**LE TUE ISTRUZIONI:**
Rispondi alle seguenti domande basandoti sull'articolo riguardante il dissequestro dei siti di commercio elettronico.
(a) Quanti domini aveva inizialmente sequestrato il tribunale?
(b) Di quale marchio erano i prodotti contraffatti venduti da quei siti?
(c) Per quali siti il Gip ha ordinato il dissequestro?

**ESTRATTO SELEZIONATO:**
┏━━
Giudice ordina dissequestro siti e-commerce di prodotti contraffatti

di Andrea Boscaro

29 Novembre 2011 09:30

Il Tribunale di Padova, per buona parte, ha annullato l'iniziale sequestro di 493 domini per la vendita di prodotti contraffatti col marchio Moncler.

Si è concluso un significativo episodio che, un po’ sotto silenzio, aveva visto fronteggiarsi dal giudice da un lato l’azienda di abbigliamento Moncler – vittima di un significativo numero di siti di commercio elettronico di prodotti contraffatti – e dall’altro alcune associazioni di provider che avevano contestato la decisione del Tribunale di Padova che inizialmente aveva sequestrato 493 domini. Il Gip della città veneta, però, ha riesaminato la situazione ed è tornato sulla sua decisione ordinando il dissequestro di quei siti che o non erano attivi o non contenevano alcuna violazione delle normative sulla protezione del marchio.

L’iniziale decisione del Tribunale  non solo rischiava di minare la libertà della Rete – termine pomposo, ma certamente non esagerato in questo caso – ma era in realtà un potenziale danno per la stessa marca.
┗━━
**CONTENUTO DELL'ELENCO:**
┏━━
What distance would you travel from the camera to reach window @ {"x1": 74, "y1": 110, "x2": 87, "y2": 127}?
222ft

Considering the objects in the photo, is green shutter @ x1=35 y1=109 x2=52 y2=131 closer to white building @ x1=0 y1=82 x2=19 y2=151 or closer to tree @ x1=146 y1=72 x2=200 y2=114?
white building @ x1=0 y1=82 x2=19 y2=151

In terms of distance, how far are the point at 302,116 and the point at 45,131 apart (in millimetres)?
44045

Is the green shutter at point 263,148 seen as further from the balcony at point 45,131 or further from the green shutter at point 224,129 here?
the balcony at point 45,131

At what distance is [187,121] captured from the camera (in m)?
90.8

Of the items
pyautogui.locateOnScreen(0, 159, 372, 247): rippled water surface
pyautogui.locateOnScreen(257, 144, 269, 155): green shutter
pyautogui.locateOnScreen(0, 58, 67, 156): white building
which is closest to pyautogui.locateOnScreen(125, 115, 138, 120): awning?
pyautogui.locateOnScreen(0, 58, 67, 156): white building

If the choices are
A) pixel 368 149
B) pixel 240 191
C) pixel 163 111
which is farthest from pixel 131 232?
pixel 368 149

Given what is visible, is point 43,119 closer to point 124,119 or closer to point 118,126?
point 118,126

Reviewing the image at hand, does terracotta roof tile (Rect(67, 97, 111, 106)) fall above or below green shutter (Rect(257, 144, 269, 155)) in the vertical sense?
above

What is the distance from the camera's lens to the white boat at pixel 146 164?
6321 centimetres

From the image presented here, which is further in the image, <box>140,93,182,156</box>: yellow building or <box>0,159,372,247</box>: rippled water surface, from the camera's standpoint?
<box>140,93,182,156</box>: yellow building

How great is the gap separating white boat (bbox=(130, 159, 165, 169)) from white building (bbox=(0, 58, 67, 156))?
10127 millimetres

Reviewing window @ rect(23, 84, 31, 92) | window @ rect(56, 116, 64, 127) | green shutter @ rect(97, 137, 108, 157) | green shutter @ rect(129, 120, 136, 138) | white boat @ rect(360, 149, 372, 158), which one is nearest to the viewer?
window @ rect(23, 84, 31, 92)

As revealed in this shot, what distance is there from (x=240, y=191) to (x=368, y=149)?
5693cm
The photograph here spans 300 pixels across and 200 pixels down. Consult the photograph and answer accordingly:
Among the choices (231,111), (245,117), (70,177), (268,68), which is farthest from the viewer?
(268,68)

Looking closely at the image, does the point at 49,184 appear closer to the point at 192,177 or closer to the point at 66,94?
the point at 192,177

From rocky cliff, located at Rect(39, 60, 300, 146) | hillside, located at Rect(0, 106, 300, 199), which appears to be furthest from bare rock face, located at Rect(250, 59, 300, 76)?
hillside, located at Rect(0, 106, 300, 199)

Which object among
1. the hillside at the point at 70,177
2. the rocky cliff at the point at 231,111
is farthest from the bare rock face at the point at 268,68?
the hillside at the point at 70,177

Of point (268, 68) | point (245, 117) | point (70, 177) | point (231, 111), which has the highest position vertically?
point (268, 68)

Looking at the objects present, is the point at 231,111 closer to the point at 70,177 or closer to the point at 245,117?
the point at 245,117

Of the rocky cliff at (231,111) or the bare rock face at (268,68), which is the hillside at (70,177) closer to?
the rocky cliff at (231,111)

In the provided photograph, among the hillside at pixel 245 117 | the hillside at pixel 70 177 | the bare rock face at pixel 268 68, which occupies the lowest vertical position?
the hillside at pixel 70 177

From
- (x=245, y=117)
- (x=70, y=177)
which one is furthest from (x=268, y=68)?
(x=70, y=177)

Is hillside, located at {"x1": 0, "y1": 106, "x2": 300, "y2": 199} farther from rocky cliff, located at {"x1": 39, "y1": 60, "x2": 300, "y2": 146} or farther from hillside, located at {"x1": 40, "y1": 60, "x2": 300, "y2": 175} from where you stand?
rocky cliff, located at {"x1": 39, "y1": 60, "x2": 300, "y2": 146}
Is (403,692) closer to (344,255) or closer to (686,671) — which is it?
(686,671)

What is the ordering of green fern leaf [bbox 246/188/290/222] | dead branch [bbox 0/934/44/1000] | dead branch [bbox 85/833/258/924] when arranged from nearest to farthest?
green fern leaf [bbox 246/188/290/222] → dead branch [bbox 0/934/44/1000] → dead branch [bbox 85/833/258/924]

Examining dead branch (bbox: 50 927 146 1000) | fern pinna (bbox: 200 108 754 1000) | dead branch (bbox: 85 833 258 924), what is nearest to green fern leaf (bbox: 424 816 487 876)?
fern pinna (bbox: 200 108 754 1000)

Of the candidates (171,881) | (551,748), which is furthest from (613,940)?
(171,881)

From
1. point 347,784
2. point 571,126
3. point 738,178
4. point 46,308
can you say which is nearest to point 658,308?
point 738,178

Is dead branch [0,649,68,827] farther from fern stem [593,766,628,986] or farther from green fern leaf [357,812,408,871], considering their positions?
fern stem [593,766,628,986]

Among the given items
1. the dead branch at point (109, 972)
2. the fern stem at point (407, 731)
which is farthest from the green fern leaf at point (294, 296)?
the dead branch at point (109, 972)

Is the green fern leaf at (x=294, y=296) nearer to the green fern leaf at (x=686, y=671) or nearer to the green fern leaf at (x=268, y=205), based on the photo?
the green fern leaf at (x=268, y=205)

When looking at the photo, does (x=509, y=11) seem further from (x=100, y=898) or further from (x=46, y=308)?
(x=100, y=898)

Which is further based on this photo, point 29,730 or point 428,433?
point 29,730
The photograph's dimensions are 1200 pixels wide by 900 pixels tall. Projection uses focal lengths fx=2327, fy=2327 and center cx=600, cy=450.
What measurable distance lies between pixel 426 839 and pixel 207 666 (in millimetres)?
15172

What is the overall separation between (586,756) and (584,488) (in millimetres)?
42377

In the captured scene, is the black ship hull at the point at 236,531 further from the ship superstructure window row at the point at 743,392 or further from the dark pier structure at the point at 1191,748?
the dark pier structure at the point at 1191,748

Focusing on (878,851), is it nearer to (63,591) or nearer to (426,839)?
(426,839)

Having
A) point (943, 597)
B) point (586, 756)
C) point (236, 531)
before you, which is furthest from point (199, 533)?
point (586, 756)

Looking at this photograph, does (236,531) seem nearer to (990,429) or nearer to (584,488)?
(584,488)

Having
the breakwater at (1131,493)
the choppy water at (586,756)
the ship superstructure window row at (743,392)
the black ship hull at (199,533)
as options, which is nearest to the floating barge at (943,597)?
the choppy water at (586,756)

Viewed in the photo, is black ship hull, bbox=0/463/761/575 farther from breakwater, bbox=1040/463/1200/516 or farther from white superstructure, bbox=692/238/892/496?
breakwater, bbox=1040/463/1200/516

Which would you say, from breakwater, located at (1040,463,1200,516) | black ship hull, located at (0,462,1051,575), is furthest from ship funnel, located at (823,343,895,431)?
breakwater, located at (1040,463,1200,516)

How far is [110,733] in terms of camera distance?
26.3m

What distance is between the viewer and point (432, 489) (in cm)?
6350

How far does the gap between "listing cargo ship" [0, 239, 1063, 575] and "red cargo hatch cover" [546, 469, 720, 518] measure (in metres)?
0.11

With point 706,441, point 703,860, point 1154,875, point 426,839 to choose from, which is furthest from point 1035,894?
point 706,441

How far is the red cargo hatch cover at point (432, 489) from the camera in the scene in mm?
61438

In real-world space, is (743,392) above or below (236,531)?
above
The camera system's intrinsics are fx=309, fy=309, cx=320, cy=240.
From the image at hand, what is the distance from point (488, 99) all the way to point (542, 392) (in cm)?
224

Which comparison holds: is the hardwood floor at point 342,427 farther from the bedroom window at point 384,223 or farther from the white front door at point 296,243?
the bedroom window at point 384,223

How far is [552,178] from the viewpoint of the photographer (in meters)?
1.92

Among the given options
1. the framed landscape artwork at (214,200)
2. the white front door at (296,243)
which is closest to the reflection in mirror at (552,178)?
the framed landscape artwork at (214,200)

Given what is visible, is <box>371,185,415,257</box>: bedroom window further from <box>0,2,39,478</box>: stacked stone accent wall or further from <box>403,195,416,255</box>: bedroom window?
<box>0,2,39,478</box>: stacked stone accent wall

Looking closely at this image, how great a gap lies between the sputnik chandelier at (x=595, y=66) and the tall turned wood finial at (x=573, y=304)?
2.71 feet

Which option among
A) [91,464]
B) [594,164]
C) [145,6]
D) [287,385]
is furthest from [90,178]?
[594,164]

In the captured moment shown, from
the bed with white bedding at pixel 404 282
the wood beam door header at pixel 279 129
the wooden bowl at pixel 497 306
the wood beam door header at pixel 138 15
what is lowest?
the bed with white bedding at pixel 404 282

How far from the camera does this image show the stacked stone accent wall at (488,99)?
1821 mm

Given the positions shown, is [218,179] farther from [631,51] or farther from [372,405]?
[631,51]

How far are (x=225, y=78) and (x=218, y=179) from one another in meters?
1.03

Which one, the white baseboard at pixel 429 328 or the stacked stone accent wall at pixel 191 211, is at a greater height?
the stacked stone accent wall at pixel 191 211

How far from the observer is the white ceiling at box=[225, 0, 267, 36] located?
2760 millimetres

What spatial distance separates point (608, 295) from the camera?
┗━━
**RISPOSTA COMPLETA:**
(a) 493 domini.
(b) Del marchio Moncler.
(c) Per i siti che non erano attivi o che non contenevano alcuna violazione delle normative sulla protezione del marchio.